**TASK STATEMENT**
Produce a verbatim transcription of the records below, beginning at the line containing "United States, site sanjuan_2010_Unit172_Ivan014." and ending at the final line; include only those lines.

**AVAILABLE DATA**

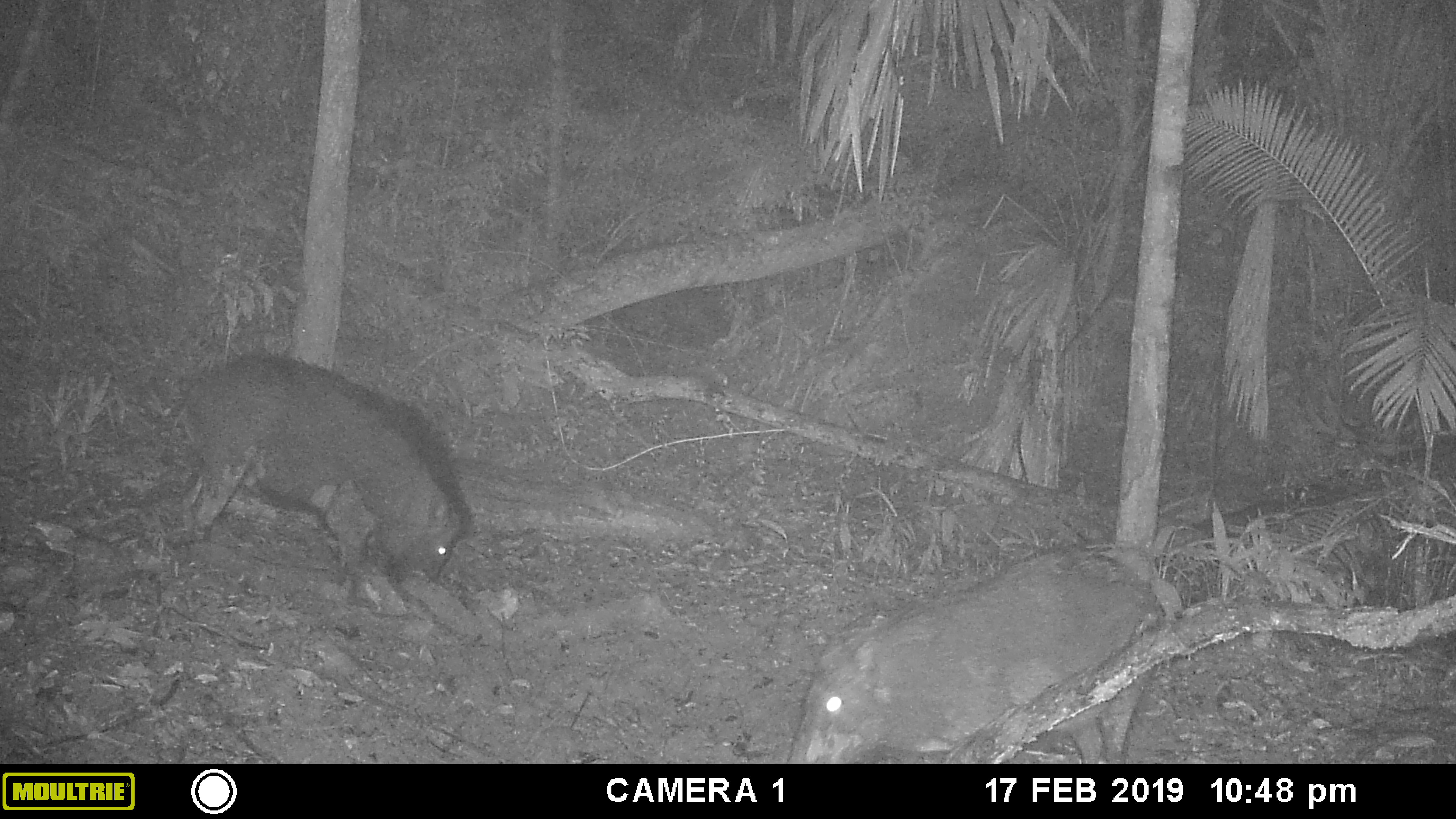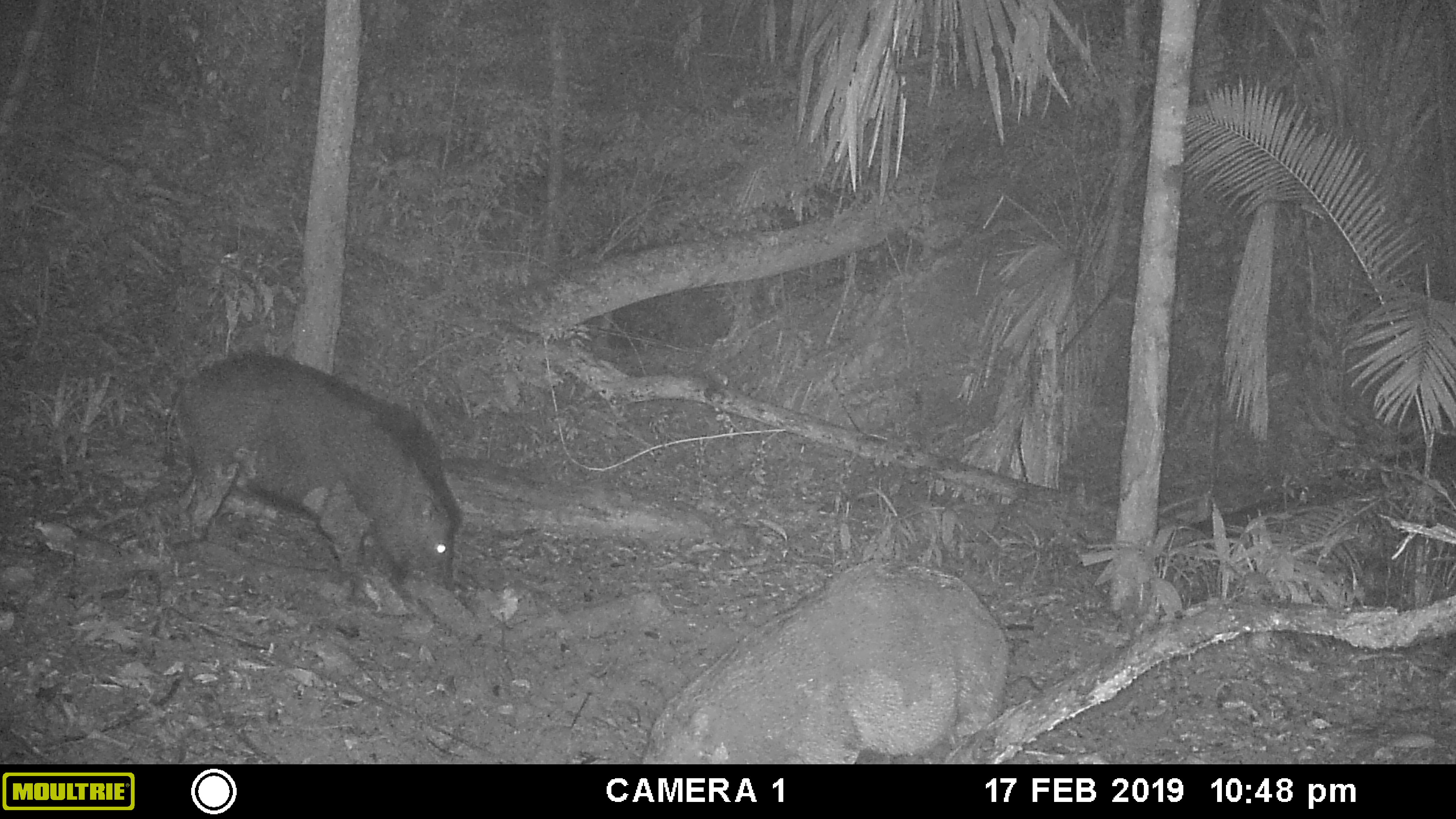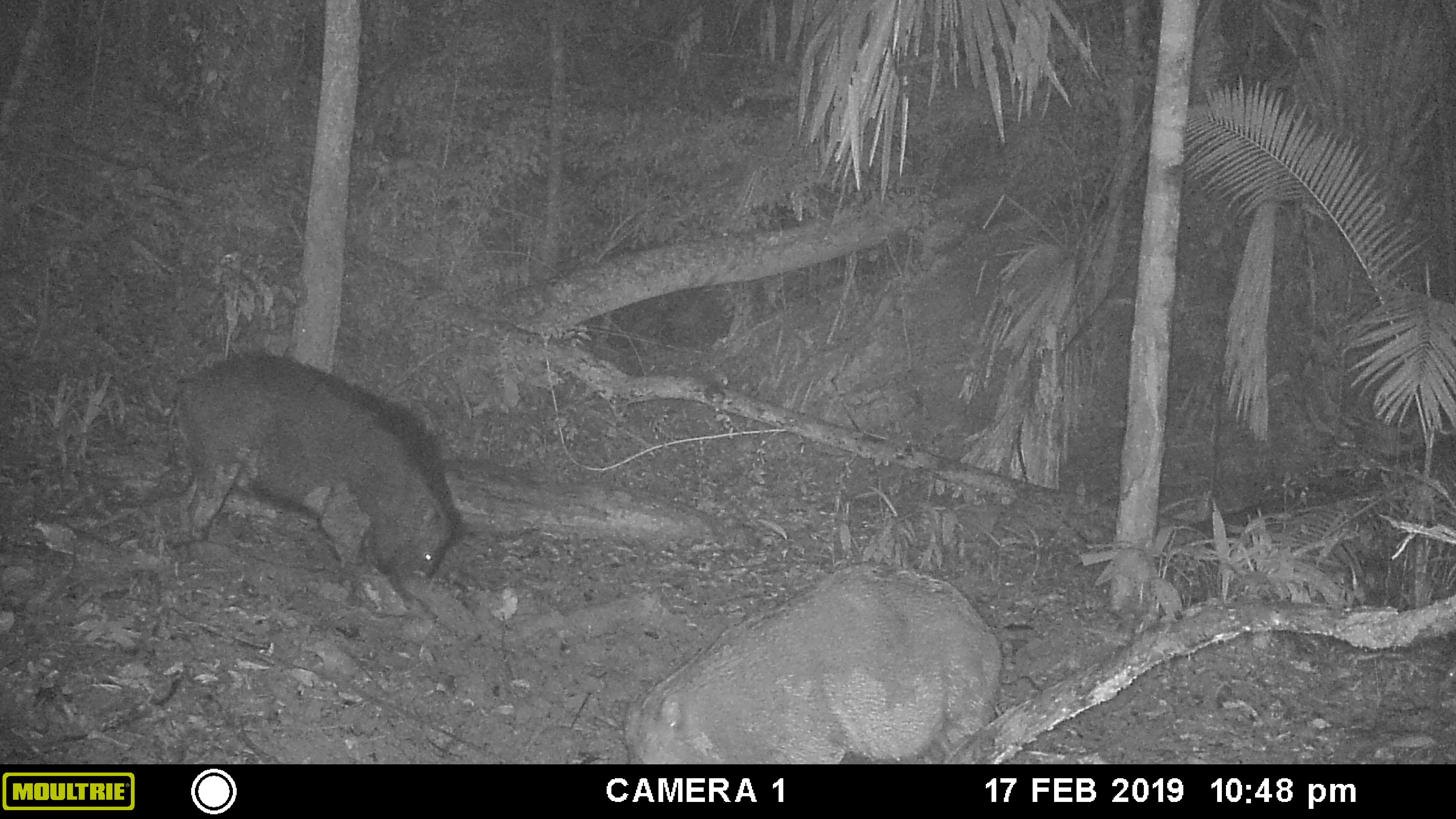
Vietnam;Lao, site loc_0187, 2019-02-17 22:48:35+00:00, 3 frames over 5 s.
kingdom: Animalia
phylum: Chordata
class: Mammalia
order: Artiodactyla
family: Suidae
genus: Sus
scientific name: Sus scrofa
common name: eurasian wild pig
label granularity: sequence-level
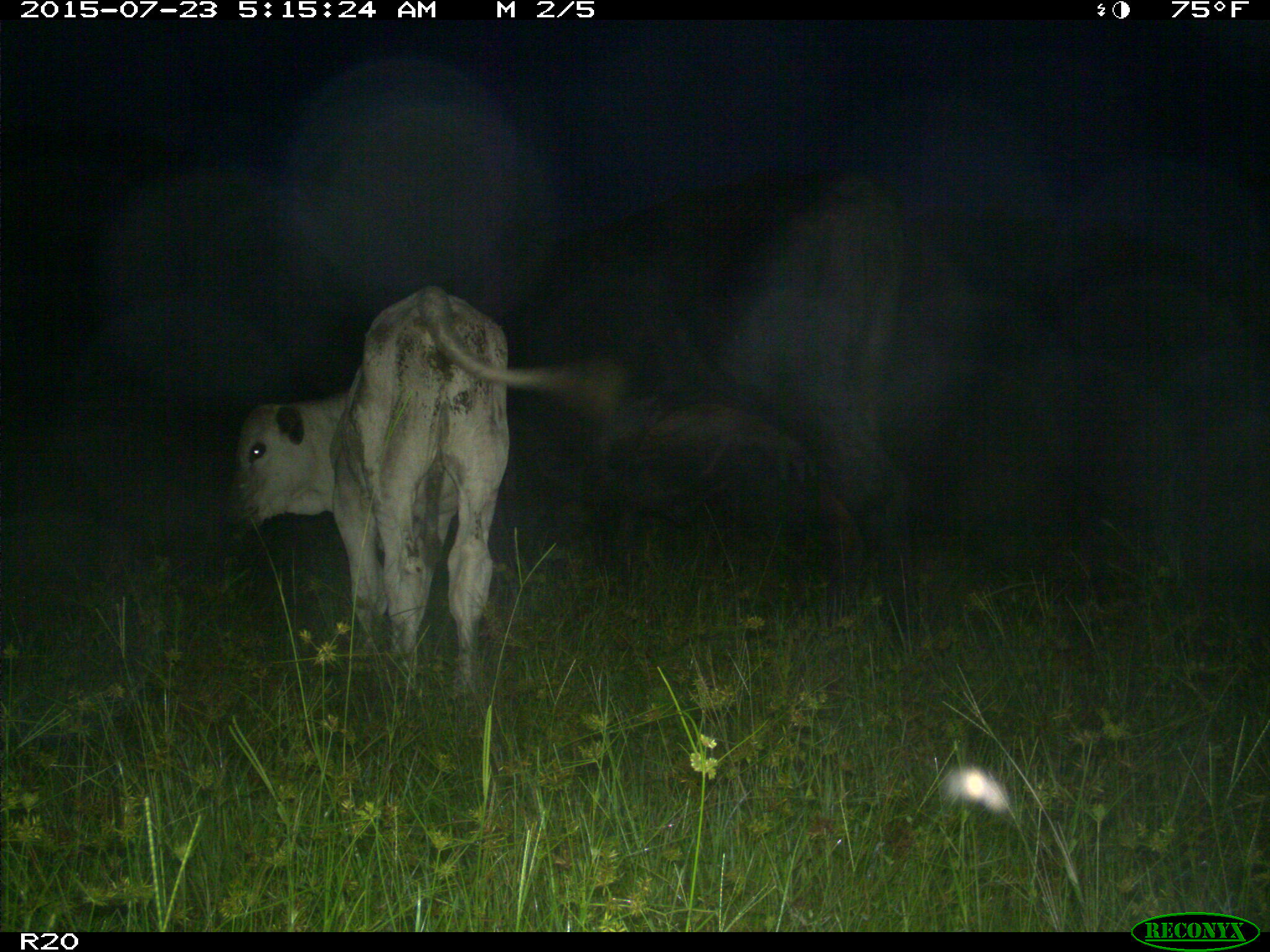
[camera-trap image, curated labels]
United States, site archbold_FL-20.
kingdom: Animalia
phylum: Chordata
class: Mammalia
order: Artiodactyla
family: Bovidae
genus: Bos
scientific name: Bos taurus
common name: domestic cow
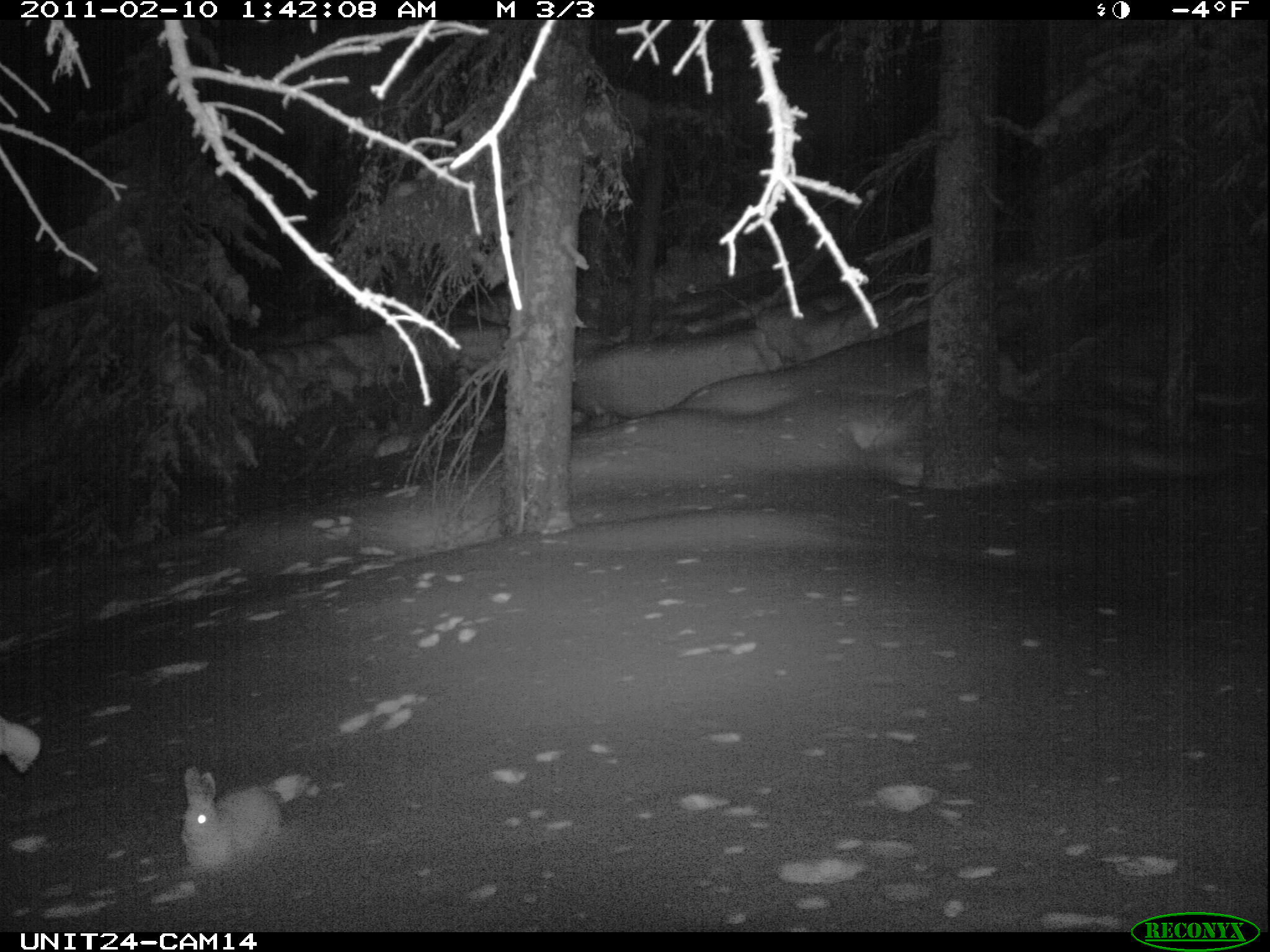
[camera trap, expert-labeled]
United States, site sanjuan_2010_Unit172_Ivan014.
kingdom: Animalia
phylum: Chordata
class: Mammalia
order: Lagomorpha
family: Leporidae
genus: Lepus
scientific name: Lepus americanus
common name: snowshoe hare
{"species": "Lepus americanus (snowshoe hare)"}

**RESPONSE**
United States, site sanjuan_2010_Unit172_Ivan014.
kingdom: Animalia
phylum: Chordata
class: Mammalia
order: Lagomorpha
family: Leporidae
genus: Lepus
scientific name: Lepus americanus
common name: snowshoe hare
{"species": "Lepus americanus (snowshoe hare)"}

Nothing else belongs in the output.